Thursday, 14 January 2016

THE BECOMING - HORROR

LOGLINE: An immature teenage girl must protect her younger brother when their babysitter becomes infected by something in the woods.

WRITERS: Lauren Thompson & Zachary Donohue

SCRIPT BIO: Finished at number 9 on the 2015 blood list.

INITIAL REACTION:

This was an interesting one. It had a good opening. Not your typical high concept hook, but a more gentle introduction to our two main characters. The writing was very promising, there was an intelligence. Compared to yesterday's piece, the writing here felt like a Booker prize entrant.

The main character's flaw was setup relatively well very early on and there was enough empathy setup to draw you close to the characters. 

It was going really well -- until I realised that by page 29 nothing had really happened. We had had 29 pages of ordinary world setup.

That's way too much. You really should be executing your inciting incident between pages 10-15. 15 at the absolute latest. Of course there are exceptions to this, but as a general rule of thumb, the earlier we get the inciting incident the better. 

In Jaws it happens in the opening scene. The girl goes for a swim and is eaten by a shark. This is the EVENT that will send Sheriff Brody on his journey. 

In The Becoming the inciting incident happened on page 30. 

That was a huge red flag for me. I then looked at the page count of this horror and it sat at 117 pages. That's roughly 25 pages too many for this story. 

The more I read, the more it became apparent the writers don't understand the importance of the screen writing maxim - 'Start late finish early'.
----
Required tasks:
• A. Answer these questions using the review of The Becoming:
(i) Where did the script finish on the 2015 blood list?
(ii) On what page does the inciting incident happen?
(iii) How many pages long is the script?
• B. Carry on the review of The Becoming, starting after its last sentence.
The rows that come after this text are from a separate source.
----
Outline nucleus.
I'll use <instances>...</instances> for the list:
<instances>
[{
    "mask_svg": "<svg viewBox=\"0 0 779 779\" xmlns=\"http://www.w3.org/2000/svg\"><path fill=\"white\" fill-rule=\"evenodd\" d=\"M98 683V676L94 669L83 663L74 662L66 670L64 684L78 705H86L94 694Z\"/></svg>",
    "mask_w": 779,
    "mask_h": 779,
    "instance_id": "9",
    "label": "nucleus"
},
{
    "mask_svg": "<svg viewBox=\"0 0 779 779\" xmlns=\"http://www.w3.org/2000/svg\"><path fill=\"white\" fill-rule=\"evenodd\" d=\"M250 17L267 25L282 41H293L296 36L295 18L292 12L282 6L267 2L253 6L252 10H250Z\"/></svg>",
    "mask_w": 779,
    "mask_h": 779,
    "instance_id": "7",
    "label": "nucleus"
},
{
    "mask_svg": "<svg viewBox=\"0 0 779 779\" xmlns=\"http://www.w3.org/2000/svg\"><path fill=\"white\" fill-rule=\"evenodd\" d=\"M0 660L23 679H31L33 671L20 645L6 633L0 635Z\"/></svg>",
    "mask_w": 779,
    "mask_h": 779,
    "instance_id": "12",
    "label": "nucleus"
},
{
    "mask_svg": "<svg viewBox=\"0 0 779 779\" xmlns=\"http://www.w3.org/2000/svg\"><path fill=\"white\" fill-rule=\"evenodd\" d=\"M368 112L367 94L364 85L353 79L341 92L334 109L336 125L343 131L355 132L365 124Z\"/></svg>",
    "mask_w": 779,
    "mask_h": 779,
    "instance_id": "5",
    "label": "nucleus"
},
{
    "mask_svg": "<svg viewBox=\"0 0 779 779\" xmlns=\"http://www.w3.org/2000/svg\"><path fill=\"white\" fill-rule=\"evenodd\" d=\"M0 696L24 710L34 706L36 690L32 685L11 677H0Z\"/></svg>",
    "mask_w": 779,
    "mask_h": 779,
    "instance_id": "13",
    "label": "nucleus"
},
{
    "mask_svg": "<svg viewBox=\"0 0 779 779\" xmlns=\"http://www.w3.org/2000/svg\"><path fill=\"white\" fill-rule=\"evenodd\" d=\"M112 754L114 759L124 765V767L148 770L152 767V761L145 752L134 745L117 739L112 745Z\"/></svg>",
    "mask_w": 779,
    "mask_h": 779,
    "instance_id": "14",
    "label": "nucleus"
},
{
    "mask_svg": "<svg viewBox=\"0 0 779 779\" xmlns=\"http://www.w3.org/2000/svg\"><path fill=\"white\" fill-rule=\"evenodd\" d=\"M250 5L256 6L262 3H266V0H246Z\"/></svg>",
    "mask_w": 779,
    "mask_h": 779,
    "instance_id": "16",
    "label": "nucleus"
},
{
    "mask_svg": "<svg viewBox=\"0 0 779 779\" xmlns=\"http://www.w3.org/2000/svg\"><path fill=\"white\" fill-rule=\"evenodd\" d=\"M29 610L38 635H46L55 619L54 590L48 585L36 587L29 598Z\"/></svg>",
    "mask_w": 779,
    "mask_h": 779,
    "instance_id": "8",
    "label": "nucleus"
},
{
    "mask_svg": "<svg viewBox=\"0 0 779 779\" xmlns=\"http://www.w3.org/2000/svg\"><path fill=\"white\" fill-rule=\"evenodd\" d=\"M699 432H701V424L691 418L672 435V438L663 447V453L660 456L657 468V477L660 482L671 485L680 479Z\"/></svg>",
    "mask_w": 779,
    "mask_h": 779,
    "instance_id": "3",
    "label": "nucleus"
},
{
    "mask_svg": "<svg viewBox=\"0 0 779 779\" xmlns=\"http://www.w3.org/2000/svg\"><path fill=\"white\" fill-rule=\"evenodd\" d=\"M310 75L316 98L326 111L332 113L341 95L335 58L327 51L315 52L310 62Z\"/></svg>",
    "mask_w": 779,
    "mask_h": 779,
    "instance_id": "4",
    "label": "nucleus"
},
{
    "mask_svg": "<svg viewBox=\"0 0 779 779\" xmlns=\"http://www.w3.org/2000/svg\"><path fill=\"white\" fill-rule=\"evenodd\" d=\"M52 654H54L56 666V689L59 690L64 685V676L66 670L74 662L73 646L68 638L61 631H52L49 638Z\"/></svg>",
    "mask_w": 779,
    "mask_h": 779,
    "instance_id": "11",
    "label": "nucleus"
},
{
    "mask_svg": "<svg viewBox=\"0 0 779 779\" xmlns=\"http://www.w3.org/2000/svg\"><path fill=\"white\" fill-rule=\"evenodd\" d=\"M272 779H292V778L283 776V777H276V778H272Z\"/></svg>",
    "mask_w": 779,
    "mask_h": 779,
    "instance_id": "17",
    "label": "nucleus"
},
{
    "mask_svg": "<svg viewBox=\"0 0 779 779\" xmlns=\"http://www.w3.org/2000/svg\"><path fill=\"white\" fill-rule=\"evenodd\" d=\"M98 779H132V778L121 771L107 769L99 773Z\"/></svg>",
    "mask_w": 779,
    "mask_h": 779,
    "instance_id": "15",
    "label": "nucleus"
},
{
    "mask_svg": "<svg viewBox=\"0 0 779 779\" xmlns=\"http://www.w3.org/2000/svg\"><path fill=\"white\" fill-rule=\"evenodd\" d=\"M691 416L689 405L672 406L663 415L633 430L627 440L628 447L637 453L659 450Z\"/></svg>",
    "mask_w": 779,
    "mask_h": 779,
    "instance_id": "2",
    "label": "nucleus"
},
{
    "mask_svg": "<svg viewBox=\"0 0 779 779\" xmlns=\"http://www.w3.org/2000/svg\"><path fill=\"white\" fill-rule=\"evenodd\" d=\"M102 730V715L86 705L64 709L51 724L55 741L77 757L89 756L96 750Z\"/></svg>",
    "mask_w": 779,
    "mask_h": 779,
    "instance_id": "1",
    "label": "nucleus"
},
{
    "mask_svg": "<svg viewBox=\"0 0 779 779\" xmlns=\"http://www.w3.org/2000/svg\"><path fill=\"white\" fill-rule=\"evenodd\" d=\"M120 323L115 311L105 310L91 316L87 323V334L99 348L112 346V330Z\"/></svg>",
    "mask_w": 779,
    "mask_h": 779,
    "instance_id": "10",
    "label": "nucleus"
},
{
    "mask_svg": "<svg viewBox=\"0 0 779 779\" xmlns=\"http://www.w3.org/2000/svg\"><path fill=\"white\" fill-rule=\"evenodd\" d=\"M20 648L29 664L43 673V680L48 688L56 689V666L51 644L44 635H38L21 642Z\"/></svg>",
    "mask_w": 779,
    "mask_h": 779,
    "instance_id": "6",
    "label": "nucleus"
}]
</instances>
----
Answers per task:
• A.
(i) Number 9
(ii) Page 30
(iii) 117 pages

• B.
The essence of that boils down to - clearly understand what it is you're trying to achieve in the scene you're about to write. Then with that goal in mind, think about how late you can start the scene, how close to that important beat can you can begin, then once you've executed the important beat, finish the scene as soon as feasibly possible. 

Let's get into it... 

*** Spoilers...

THE STORY:

MADI is a typical 13 year old girl. She's becoming interested in boys, is starting to rebel against her parents, but not in an outlandish kind of way, just in a regular push the boundaries kind of way.

She has a seven year old brother TUCK who is deaf. 

Being the older sister, Madi is responsible for Tuck. But she's growing weary of having to always be there for her brother. 

She's supposed to chaperone Tuck home on the school bus, but an offer from her best friend Hannah and two cute boys, Adam and Jeff to go for a 'loser ride' (a drive around town for no reason other than going for a drive) - proves too tempting and she shirks her responsibility leaving Tuck to get himself home.

Realising that Madi's ditched him, Tuck gets off the school bus and goes searching for Madi. 

It's okay, this is not a Prisoners storyline. Tuck makes it home safely, as does Madi, but their parents are pissed with Madi for shirking her responsibilities.

They take away her cell phone as a punishment and threaten grounding her all summer if she doesn't step up and be responsible for her younger brother.

That evening Madi's parents are off for their anniversary dinner. Madi has invited Hannah, Jeff and Adam to come around and hang at her place. But after Madi's screw up with Tuck, her parents have hired a mild mannered baby sitter - KIMBERLY - to keep an eye on them.

That night Madi's friends turn up, and even though Kimberly doesn't approve, they hang out anyway. 

Later, the party gets a little too boisterous and Kimberly finally steps up demanding that Madi's friends leave. 

But rather than exit in an orderly fashion they sneak out and hide in the greenhouse.

Kimberly notices the house is eerily quiet all of a sudden. 

Her search for Madi and her friends takes her to a nearby forrest, where a white pulsating sack of 'something' that hangs from a tree, extends an umbilical like cord that suckers onto her and pumps something into her through her naval.

She runs back to the house, where she soon passes out.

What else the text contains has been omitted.